Launching Synthetic Data Studio within a project

You can launch Synthetic Data Studio on the Cloudera AI Platform to generate datasets and evaluate them.

Agent Studio integrates with two major enterprise inference services:

  • Cloudera AI Inference Service: It offers enterprise-grade deployment options.

    To enable Cloudera AI Inference service for Synthetic Data Studio, ensure the followings:
    • The environment variable responsible for enabling Cloudera AI Inference service is CDP_TOKEN. By default CDP_TOKEN is set to null. If left as null, the application will use the JWT stored at /tmp/jwt to run Cloudera AI Inference service. Alternatively, if you provide a value for CDP_TOKEN during the pre-installation configuration of environment variables, it will override the default and be used for authentication.

Dataset content:
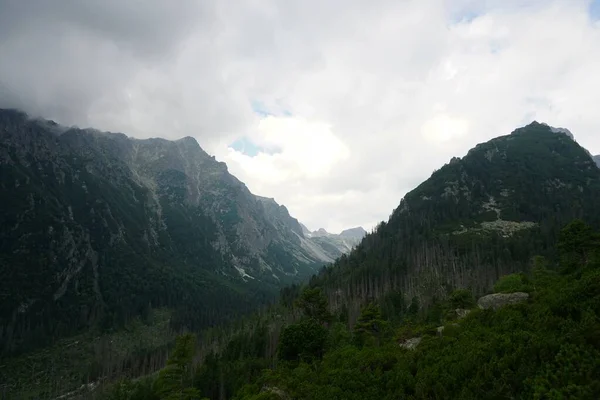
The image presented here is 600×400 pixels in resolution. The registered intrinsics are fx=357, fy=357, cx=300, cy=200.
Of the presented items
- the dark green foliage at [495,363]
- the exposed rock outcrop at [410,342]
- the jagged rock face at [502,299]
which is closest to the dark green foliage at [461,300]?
the jagged rock face at [502,299]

Questions to answer:
1. In the text on launching Synthetic Data Studio, where is the JWT stored that the application uses when CDP_TOKEN is left as null?
2. Transcribe the stretch of the Synthetic Data Studio text from "Agent Studio integrates" through "used for authentication.".
3. Carry on the text about launching Synthetic Data Studio, picking up from where it stops.

Task responses:
1. At /tmp/jwt.

2.
Agent Studio integrates with two major enterprise inference services:

  • Cloudera AI Inference Service: It offers enterprise-grade deployment options.

    To enable Cloudera AI Inference service for Synthetic Data Studio, ensure the followings:
    • The environment variable responsible for enabling Cloudera AI Inference service is CDP_TOKEN. By default CDP_TOKEN is set to null. If left as null, the application will use the JWT stored at /tmp/jwt to run Cloudera AI Inference service. Alternatively, if you provide a value for CDP_TOKEN during the pre-installation configuration of environment variables, it will override the default and be used for authentication.

3.
    • Ensure that the Cloudera AI Inference service endpoints and model IDs are readily available. You will be prompted to provide these details if you choose Cloudera AI Inference service as the AI inference option in Synthetic Data Studio (SDS).
    • All endpoints used must conform to the OpenAI API standard.
    • For Cloudera AI on premises, you must use CDP_TOKEN for authentication. Auto-generated tokens stored in /tmp/jwt/ are not yet available in the Cloudera AI on premises version.

    For more details, see Authenticating Cloudera AI Inference service.

  • AWS Bedrock: It provides scalable cloud-based inference.
Environment Variables: Before installation, Synthetic Data Studio must be configured with the necessary environment variables - CDP_TOKEN- to enable the Cloudera AI Inference service.
  • AWS_DEFAULT_REGION: Defaults to the us-east-1 region.*
  • AWS_ACCESS_KEY_ID: Your AWS access key ID.*
  • AWS_SECRET_ACCESS_KEY: Your AWS secret access key.*
  • Hf_token: Your Hugging Face token for exporting datasets.
  • Hf_username: Your Hugging Face username.
  • CDP_TOKEN: Overrides the JWT token for Cloudera AI Inference service.
  1. In the Cloudera console, click the Cloudera AI tile.

    The Cloudera AI Workbenches page displays.

  2. Click on the name of the workbench.

    The workbenches Home page displays.

  3. Click Projects, and then click New Project to create a new project.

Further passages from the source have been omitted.